• Aim of the exercise
Arrange the material below as a two-column CSV with the headers input and output. Give one row for each text-and-answer pair, with each value in one quoted field and any line breaks replaced by spaces, starting at the beginning of the material and stopping after the line that contains "18844 millimetres".

• Record excerpts
— START —
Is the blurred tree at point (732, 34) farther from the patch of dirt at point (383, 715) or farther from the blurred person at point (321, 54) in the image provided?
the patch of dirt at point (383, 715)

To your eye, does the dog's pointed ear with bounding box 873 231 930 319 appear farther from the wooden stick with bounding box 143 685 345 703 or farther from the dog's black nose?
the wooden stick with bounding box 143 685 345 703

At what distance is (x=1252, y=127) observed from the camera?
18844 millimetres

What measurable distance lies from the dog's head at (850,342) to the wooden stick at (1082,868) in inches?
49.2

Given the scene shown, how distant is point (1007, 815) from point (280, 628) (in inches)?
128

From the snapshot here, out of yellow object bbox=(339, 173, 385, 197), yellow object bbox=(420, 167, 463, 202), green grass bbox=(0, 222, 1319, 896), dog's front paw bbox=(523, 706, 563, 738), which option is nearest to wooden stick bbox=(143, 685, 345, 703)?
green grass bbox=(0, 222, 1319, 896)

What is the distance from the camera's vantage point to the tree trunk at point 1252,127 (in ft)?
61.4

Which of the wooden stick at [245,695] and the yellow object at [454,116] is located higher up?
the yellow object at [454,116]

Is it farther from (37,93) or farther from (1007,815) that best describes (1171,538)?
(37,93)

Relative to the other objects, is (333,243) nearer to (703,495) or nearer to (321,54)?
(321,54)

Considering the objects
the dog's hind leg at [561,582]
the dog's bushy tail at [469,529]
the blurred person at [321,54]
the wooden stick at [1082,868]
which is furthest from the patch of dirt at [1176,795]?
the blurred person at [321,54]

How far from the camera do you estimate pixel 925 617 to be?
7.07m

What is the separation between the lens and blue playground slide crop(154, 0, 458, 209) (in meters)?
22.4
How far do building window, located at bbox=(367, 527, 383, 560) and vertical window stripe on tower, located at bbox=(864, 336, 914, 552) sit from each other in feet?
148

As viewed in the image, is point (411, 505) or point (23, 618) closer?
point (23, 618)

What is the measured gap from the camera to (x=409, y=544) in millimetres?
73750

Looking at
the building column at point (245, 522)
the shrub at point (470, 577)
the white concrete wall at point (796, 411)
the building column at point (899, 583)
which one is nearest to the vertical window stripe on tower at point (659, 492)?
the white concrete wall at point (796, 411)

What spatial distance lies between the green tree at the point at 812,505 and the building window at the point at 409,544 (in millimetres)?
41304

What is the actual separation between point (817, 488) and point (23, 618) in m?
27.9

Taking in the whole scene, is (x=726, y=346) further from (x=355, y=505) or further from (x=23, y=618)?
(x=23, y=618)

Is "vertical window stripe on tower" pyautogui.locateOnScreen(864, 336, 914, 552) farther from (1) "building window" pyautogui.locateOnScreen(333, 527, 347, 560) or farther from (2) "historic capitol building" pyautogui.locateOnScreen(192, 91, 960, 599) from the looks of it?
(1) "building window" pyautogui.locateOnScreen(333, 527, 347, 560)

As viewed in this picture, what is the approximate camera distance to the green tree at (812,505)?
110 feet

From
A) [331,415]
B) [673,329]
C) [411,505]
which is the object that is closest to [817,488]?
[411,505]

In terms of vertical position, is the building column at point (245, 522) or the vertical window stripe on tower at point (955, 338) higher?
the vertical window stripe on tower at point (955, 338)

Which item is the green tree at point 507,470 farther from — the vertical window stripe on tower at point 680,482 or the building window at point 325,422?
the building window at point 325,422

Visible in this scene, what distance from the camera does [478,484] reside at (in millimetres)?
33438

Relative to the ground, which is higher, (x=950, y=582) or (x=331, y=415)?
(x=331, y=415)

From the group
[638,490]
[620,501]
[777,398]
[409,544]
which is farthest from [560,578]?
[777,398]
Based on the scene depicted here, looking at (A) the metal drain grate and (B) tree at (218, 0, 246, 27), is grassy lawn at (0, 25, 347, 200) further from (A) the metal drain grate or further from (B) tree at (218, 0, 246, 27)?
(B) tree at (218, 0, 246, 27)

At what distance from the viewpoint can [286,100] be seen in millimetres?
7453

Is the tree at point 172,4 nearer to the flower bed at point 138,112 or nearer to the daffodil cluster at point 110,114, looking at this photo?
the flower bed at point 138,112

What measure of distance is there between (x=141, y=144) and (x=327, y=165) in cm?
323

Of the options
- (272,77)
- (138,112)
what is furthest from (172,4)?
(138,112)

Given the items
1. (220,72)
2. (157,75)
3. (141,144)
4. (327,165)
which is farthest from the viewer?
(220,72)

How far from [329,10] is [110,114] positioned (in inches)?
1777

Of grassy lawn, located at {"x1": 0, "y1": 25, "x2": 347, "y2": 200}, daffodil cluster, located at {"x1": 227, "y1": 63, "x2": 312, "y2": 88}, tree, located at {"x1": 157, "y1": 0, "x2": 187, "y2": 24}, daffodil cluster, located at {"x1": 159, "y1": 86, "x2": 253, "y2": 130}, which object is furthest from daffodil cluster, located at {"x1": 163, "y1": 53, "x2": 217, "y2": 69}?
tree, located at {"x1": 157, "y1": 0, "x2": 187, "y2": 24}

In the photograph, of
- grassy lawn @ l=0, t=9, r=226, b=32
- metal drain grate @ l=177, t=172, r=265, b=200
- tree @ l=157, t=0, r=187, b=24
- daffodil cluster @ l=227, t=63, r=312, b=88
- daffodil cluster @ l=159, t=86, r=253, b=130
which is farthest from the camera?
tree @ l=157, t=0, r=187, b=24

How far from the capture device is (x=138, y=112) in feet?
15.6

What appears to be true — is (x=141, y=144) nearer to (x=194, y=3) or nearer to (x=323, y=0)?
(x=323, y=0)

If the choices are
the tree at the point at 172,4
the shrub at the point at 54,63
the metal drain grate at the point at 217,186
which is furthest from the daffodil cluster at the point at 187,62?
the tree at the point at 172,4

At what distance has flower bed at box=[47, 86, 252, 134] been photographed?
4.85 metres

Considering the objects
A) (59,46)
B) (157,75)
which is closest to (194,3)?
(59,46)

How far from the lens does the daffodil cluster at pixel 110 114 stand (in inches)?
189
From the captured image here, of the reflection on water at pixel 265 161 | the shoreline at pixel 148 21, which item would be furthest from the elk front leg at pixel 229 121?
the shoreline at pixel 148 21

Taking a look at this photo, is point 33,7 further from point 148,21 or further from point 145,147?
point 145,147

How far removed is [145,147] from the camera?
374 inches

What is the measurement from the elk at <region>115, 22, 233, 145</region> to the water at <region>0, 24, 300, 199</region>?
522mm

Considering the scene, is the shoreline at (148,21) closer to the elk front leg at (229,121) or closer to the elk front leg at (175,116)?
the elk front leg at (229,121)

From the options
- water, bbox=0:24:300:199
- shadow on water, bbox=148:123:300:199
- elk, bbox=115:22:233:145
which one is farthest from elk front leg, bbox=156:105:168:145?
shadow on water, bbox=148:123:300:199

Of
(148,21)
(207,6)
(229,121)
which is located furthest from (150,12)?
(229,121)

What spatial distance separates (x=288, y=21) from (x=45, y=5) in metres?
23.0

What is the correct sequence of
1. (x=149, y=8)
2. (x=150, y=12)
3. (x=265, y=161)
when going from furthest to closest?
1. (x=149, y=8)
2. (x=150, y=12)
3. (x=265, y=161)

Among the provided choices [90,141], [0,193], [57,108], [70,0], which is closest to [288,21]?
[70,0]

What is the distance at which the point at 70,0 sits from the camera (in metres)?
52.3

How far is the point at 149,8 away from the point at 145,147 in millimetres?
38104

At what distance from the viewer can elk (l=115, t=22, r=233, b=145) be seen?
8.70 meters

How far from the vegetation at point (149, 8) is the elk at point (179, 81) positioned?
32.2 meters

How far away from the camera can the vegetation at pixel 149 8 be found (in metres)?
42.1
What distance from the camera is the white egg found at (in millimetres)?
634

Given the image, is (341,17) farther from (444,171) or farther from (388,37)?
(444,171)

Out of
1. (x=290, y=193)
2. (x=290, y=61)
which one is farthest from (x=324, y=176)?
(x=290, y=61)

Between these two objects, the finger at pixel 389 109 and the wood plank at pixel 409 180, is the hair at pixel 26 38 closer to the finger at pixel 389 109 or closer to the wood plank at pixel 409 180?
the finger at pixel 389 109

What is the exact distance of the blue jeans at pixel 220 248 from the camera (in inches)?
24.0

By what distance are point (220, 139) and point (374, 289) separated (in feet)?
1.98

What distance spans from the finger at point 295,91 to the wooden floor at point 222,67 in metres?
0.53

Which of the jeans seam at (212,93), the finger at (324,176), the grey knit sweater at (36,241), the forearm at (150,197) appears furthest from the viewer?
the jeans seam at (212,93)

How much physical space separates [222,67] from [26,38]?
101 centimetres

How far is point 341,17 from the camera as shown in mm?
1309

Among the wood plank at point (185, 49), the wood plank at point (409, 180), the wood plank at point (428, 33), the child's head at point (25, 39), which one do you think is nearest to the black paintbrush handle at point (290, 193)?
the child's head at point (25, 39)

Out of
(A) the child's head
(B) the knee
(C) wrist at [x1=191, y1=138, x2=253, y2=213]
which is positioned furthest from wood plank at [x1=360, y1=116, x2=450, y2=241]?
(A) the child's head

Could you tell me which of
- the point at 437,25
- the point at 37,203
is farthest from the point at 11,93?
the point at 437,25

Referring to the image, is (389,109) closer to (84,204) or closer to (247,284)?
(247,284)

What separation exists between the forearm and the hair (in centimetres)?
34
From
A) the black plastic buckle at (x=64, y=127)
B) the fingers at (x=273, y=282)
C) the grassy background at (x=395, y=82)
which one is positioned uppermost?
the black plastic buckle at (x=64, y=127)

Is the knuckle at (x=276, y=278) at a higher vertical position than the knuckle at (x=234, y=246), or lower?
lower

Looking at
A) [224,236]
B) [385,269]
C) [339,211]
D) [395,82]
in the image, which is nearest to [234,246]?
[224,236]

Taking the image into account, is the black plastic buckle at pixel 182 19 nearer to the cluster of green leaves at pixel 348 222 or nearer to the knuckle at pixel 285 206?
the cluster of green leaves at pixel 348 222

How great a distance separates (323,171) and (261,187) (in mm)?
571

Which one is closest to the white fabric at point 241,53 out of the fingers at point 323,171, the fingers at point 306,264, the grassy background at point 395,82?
— END —
• Exercise solution
input,output
"Is the blurred tree at point (732, 34) farther from the patch of dirt at point (383, 715) or farther from the blurred person at point (321, 54) in the image provided?","the patch of dirt at point (383, 715)"
"To your eye, does the dog's pointed ear with bounding box 873 231 930 319 appear farther from the wooden stick with bounding box 143 685 345 703 or farther from the dog's black nose?","the wooden stick with bounding box 143 685 345 703"
"At what distance is (x=1252, y=127) observed from the camera?","18844 millimetres"